__Task prompt__
Repeat every record below exactly, but leave out any pictures.

__Exercise input__
★ ★ ★ ★ ★

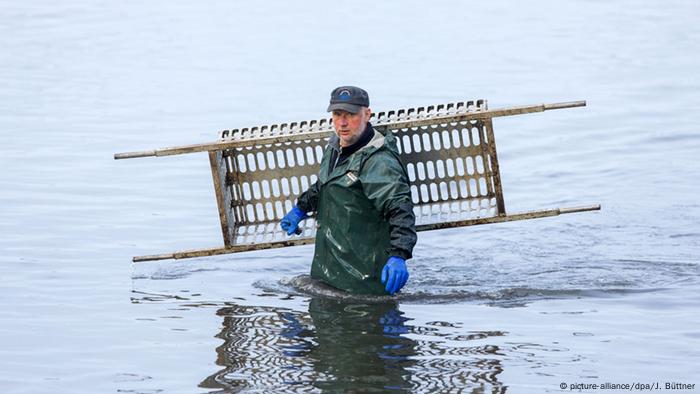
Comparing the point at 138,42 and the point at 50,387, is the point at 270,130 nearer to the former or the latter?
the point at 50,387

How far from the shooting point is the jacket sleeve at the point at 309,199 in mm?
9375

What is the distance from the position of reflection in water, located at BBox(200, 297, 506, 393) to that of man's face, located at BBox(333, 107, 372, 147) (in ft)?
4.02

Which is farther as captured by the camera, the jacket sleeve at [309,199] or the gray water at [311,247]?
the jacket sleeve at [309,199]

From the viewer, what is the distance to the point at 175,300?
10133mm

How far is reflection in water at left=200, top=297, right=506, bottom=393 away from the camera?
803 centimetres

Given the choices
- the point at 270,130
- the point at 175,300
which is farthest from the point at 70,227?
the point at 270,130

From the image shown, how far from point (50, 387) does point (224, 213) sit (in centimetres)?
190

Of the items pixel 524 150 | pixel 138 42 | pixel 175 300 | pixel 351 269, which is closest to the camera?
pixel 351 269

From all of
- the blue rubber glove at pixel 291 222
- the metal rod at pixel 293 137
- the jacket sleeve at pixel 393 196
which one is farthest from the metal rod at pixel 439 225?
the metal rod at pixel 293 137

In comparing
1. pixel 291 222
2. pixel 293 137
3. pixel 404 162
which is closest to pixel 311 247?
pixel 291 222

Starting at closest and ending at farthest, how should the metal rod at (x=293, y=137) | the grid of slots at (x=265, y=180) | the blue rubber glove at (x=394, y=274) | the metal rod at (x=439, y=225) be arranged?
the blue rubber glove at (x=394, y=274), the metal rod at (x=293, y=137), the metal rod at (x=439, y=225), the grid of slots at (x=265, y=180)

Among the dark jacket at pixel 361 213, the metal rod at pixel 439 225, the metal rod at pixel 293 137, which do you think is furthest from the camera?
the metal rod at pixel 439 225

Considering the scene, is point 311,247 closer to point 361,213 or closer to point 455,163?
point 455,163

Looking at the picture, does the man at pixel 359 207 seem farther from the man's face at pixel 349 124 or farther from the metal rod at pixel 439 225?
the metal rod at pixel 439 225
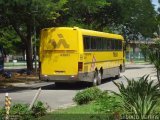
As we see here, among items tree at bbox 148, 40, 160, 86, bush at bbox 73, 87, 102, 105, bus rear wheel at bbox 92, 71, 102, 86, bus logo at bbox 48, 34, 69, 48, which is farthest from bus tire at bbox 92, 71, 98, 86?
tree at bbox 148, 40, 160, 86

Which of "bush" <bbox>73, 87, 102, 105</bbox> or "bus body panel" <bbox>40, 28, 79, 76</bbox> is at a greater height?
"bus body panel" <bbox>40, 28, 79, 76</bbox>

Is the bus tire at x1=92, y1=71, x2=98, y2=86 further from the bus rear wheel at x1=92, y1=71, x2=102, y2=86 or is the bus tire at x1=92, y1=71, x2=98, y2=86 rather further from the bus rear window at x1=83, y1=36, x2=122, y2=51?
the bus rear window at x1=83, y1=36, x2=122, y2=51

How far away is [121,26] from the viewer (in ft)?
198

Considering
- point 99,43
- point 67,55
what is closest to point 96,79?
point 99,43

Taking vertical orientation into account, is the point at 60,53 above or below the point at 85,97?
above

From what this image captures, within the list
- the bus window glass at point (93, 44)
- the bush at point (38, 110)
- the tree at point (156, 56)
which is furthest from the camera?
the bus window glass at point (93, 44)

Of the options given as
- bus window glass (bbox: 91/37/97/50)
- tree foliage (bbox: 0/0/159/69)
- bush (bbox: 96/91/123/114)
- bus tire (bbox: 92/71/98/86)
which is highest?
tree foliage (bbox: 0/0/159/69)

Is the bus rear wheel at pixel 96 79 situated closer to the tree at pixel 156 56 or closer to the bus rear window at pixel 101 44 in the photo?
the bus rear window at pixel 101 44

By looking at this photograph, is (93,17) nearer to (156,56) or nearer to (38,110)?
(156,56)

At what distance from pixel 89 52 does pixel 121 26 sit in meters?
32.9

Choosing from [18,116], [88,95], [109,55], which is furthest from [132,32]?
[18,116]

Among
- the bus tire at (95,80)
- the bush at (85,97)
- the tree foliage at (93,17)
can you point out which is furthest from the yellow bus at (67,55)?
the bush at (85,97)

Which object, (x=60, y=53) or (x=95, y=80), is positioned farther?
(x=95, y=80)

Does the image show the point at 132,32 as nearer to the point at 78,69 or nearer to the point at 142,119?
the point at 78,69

★ ★ ★ ★ ★

__Right answer__
Comparing the point at 138,42 and the point at 50,387, is the point at 270,130 nearer to the former or the latter?
the point at 50,387

How far from the shooting point is the jacket sleeve at the point at 309,199 in mm?
9375

What is the distance from the position of reflection in water, located at BBox(200, 297, 506, 393) to that of man's face, located at BBox(333, 107, 372, 147) (in ft)?
4.02

Which is farther as captured by the camera, the jacket sleeve at [309,199] or the gray water at [311,247]?
the jacket sleeve at [309,199]

From the viewer, what is the distance to the point at 175,300?
10133mm

How far is reflection in water at left=200, top=297, right=506, bottom=393 away from the camera?
803 centimetres

Given the choices
- the point at 270,130
- the point at 175,300
which is farthest from the point at 70,227?
the point at 270,130

From the image shown, how far from point (50, 387) does point (224, 213) sit (in centimetres)?
190

Of the items pixel 524 150 | pixel 138 42 | pixel 175 300 | pixel 351 269, which is closest to the camera?
pixel 351 269

From all of
- the blue rubber glove at pixel 291 222
- the metal rod at pixel 293 137
- the jacket sleeve at pixel 393 196
which one is farthest from the metal rod at pixel 439 225?
the metal rod at pixel 293 137

In comparing
1. pixel 291 222
2. pixel 293 137
3. pixel 404 162
which is closest to pixel 311 247?
pixel 291 222

Starting at closest and ending at farthest, how should the metal rod at (x=293, y=137) | the grid of slots at (x=265, y=180) | the blue rubber glove at (x=394, y=274) | the metal rod at (x=439, y=225) be arranged?
the blue rubber glove at (x=394, y=274), the metal rod at (x=293, y=137), the metal rod at (x=439, y=225), the grid of slots at (x=265, y=180)

Among the dark jacket at pixel 361 213, the metal rod at pixel 439 225, the metal rod at pixel 293 137, which do you think is furthest from the camera?
the metal rod at pixel 439 225

Considering the scene, is point 311,247 closer to point 361,213 or closer to point 455,163?
point 455,163

Looking at the picture, does the man at pixel 359 207 seem farther from the man's face at pixel 349 124 or farther from the metal rod at pixel 439 225?
the metal rod at pixel 439 225
As we see here, among items tree at bbox 148, 40, 160, 86, bush at bbox 73, 87, 102, 105, bus rear wheel at bbox 92, 71, 102, 86, bus logo at bbox 48, 34, 69, 48, which is farthest from bus tire at bbox 92, 71, 98, 86?
tree at bbox 148, 40, 160, 86

Which of "bush" <bbox>73, 87, 102, 105</bbox> or "bus body panel" <bbox>40, 28, 79, 76</bbox> is at a greater height?
"bus body panel" <bbox>40, 28, 79, 76</bbox>

Is the bus tire at x1=92, y1=71, x2=98, y2=86 further from the bus rear wheel at x1=92, y1=71, x2=102, y2=86 or is the bus tire at x1=92, y1=71, x2=98, y2=86 rather further from the bus rear window at x1=83, y1=36, x2=122, y2=51?
the bus rear window at x1=83, y1=36, x2=122, y2=51

How far away is [121,26] from the viewer (in ft)?
198

Considering
- point 99,43
- point 67,55
what is closest to point 96,79?
point 99,43

Taking vertical orientation into account, is the point at 60,53 above or below the point at 85,97?
above

From what this image captures, within the list
- the bus window glass at point (93, 44)
- the bush at point (38, 110)
- the tree at point (156, 56)
which is furthest from the camera?
the bus window glass at point (93, 44)

Of the options given as
- bus window glass (bbox: 91/37/97/50)
- tree foliage (bbox: 0/0/159/69)
- bush (bbox: 96/91/123/114)
- bus tire (bbox: 92/71/98/86)
which is highest?
tree foliage (bbox: 0/0/159/69)

Is the bus rear wheel at pixel 96 79 situated closer to the tree at pixel 156 56 or closer to the bus rear window at pixel 101 44 in the photo?
the bus rear window at pixel 101 44

By looking at this photograph, is (93,17) nearer to (156,56) or nearer to (38,110)?
(156,56)

At what distance from pixel 89 52 does pixel 121 26 sit in meters?
32.9

Choosing from [18,116], [88,95], [109,55], which is furthest from [132,32]?
[18,116]

Among
- the bus tire at (95,80)
- the bush at (85,97)
- the tree foliage at (93,17)
can you point out which is furthest from the yellow bus at (67,55)?
the bush at (85,97)

Which object, (x=60, y=53) or (x=95, y=80), is positioned farther?
(x=95, y=80)

Does the image show the point at 132,32 as nearer to the point at 78,69 or nearer to the point at 142,119?
the point at 78,69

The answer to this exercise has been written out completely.